• Exercise directions: Every record must come back exactly as given.

Stored items:
= = = = = = =
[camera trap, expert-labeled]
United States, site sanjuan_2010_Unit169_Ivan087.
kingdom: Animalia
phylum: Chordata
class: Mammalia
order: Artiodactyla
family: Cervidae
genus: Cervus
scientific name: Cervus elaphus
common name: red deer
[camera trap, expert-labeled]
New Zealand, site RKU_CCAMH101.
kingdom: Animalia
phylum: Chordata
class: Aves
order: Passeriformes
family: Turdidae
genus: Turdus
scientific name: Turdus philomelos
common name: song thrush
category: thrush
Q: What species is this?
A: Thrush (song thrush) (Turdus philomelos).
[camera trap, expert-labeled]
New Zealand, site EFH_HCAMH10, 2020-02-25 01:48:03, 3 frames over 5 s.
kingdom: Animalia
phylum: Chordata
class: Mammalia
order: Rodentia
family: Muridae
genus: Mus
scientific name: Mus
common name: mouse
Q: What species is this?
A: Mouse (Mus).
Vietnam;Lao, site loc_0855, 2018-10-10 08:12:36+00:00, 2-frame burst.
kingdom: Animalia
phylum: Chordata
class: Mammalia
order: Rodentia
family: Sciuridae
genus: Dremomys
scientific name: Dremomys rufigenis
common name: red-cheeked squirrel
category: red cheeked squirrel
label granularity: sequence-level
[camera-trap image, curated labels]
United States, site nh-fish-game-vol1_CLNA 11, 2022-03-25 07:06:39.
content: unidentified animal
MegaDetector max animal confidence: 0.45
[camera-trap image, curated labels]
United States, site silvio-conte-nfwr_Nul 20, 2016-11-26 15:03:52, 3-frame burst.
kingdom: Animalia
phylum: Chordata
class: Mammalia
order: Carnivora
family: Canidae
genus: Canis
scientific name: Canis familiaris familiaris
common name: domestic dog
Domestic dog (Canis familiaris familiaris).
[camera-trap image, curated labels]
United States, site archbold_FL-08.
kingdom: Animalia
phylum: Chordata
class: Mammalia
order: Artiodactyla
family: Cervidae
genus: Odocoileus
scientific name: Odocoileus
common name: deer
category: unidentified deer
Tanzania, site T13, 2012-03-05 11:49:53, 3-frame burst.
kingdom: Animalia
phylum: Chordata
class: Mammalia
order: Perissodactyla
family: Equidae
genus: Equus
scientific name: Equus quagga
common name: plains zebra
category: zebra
= = = = = = =
• Your solution:
[camera trap, expert-labeled]
United States, site sanjuan_2010_Unit169_Ivan087.
kingdom: Animalia
phylum: Chordata
class: Mammalia
order: Artiodactyla
family: Cervidae
genus: Cervus
scientific name: Cervus elaphus
common name: red deer
[camera trap, expert-labeled]
New Zealand, site RKU_CCAMH101.
kingdom: Animalia
phylum: Chordata
class: Aves
order: Passeriformes
family: Turdidae
genus: Turdus
scientific name: Turdus philomelos
common name: song thrush
category: thrush
Q: What species is this?
A: Thrush (song thrush) (Turdus philomelos).
[camera trap, expert-labeled]
New Zealand, site EFH_HCAMH10, 2020-02-25 01:48:03, 3 frames over 5 s.
kingdom: Animalia
phylum: Chordata
class: Mammalia
order: Rodentia
family: Muridae
genus: Mus
scientific name: Mus
common name: mouse
Q: What species is this?
A: Mouse (Mus).
Vietnam;Lao, site loc_0855, 2018-10-10 08:12:36+00:00, 2-frame burst.
kingdom: Animalia
phylum: Chordata
class: Mammalia
order: Rodentia
family: Sciuridae
genus: Dremomys
scientific name: Dremomys rufigenis
common name: red-cheeked squirrel
category: red cheeked squirrel
label granularity: sequence-level
[camera-trap image, curated labels]
United States, site nh-fish-game-vol1_CLNA 11, 2022-03-25 07:06:39.
content: unidentified animal
MegaDetector max animal confidence: 0.45
[camera-trap image, curated labels]
United States, site silvio-conte-nfwr_Nul 20, 2016-11-26 15:03:52, 3-frame burst.
kingdom: Animalia
phylum: Chordata
class: Mammalia
order: Carnivora
family: Canidae
genus: Canis
scientific name: Canis familiaris familiaris
common name: domestic dog
Domestic dog (Canis familiaris familiaris).
[camera-trap image, curated labels]
United States, site archbold_FL-08.
kingdom: Animalia
phylum: Chordata
class: Mammalia
order: Artiodactyla
family: Cervidae
genus: Odocoileus
scientific name: Odocoileus
common name: deer
category: unidentified deer
Tanzania, site T13, 2012-03-05 11:49:53, 3-frame burst.
kingdom: Animalia
phylum: Chordata
class: Mammalia
order: Perissodactyla
family: Equidae
genus: Equus
scientific name: Equus quagga
common name: plains zebra
category: zebra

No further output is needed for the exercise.